Enviada em 02/11/2024

Segundo o artigo 6º da Constituição, a moradia é um direito de todo cidadão brasileiro. Entretanto, devido à desigualdade social, parte da população vive em situação de rua, por essa razão ela utiliza de ambientes públicos como locais de descanso. A presença dessas pessoas é mal vista pelos mais ricos, então mecanismos de exclusão, como a arquitetura hostil, são amplamente usados nos municípios. Assim, a base desse tipo de construção está na aporofobia, a qual está enraízada na sociedade, o que implica na organização da cidade.

A mentalidade aporofóbica é definida pela discriminação daqueles que vivem na pobreza. Ela é baseada na crença que limita os pobres à sua condição social, que provoca desconforto onde a elite frequenta, e ignora o fato que eles são pessoas que prescisam de ter as necessidades asseguradas.
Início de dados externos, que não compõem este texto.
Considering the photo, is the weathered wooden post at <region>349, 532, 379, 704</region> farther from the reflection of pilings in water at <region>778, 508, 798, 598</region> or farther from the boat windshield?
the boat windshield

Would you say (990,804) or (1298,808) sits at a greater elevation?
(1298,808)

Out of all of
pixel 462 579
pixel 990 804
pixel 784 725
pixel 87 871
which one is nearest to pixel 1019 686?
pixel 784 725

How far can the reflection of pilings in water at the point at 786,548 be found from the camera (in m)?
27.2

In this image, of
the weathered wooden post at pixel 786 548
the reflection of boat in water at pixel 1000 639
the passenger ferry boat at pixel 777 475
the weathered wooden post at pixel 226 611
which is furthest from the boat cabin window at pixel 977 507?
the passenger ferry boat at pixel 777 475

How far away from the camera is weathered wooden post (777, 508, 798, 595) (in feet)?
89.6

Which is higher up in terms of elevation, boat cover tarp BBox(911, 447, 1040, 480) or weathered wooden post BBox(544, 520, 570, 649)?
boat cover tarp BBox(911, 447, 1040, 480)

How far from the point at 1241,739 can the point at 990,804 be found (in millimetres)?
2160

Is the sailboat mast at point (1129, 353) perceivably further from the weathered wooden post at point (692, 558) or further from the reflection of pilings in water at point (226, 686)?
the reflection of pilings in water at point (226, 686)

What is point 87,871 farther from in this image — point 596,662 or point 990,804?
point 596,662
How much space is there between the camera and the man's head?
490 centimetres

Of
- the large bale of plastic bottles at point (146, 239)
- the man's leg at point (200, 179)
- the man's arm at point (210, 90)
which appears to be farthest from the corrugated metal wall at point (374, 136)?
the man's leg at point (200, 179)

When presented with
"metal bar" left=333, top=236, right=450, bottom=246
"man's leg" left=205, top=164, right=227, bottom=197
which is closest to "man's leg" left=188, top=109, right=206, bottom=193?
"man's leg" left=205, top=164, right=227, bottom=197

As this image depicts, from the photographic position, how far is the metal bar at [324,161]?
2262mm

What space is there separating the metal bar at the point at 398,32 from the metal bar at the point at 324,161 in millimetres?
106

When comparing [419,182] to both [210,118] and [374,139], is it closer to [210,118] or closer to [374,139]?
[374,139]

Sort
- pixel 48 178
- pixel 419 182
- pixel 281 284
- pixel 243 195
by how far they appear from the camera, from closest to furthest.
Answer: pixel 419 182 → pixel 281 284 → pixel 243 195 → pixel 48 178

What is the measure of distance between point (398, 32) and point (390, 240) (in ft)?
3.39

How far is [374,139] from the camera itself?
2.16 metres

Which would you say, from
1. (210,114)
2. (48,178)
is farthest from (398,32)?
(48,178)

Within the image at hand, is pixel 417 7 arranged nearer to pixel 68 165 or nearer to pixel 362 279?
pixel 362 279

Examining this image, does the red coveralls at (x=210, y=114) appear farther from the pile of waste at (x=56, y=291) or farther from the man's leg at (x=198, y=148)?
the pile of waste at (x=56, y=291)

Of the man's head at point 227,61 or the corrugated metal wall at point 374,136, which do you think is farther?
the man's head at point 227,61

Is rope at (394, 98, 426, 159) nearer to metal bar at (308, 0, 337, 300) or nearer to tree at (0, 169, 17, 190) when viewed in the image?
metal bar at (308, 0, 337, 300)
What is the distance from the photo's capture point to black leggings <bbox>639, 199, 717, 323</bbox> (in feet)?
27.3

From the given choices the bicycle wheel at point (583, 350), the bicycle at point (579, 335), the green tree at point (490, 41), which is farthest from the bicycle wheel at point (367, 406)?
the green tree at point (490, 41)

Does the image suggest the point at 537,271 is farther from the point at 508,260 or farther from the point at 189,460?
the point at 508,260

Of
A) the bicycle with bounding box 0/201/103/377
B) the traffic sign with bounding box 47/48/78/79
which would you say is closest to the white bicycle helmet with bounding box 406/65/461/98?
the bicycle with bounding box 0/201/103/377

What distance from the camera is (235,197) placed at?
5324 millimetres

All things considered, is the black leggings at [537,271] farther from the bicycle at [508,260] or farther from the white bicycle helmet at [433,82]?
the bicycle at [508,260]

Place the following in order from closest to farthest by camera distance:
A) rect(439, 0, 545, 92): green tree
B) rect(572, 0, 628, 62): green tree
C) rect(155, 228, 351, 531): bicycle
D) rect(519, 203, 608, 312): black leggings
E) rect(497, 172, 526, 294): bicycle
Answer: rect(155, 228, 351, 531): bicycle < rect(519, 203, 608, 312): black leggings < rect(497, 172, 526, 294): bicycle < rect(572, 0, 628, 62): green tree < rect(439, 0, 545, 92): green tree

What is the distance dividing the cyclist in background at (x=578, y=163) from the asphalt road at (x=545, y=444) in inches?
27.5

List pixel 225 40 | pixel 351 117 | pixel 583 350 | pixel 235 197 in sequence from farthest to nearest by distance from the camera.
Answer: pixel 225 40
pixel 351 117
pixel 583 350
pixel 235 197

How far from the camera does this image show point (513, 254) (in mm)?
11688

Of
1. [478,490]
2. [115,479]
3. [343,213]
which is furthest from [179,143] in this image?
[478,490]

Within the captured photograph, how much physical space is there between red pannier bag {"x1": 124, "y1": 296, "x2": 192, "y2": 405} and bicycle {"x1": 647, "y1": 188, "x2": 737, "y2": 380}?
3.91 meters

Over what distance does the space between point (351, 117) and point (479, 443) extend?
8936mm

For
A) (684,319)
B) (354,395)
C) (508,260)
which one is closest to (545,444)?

Apesar disso, o interesse da classe dominante é posto como mais relevante em relação o bem estar de uma parcela dos brasileiros.

Consequentemente, os municípios brasileiros são projetados para excluir, conforme os mais ricos desejam. Isso, porque, como afirmou o filósofo Henry Levfbre, ao contrário do que seria ideal, as cidades não são pensadas para cumpir as demandas do povo, mas sim, dos interesses econômicos. Tendo em vista esse padrão desigual dos centros urbanos, observa-se a contradição entre o valor da vida e a perpetuação do preconceito.

Portanto, a estrutura das cidades devem ser repensadas afim de que os direitos de todos os brasileiros sejamk efetivamente garantidos. Para isso, é imprescindível que o Estado melhore o déficit habitacional do país, por meio da criação de mais moradias, que pode ser feita a partir da desapropriação de terrenos, com objetivo de mais indivíduos vivam com dignidade. Além disso, a mentalidade preconceituosa tem que ser combatida. Então, dessa forma, o Brasil será mais igualitário.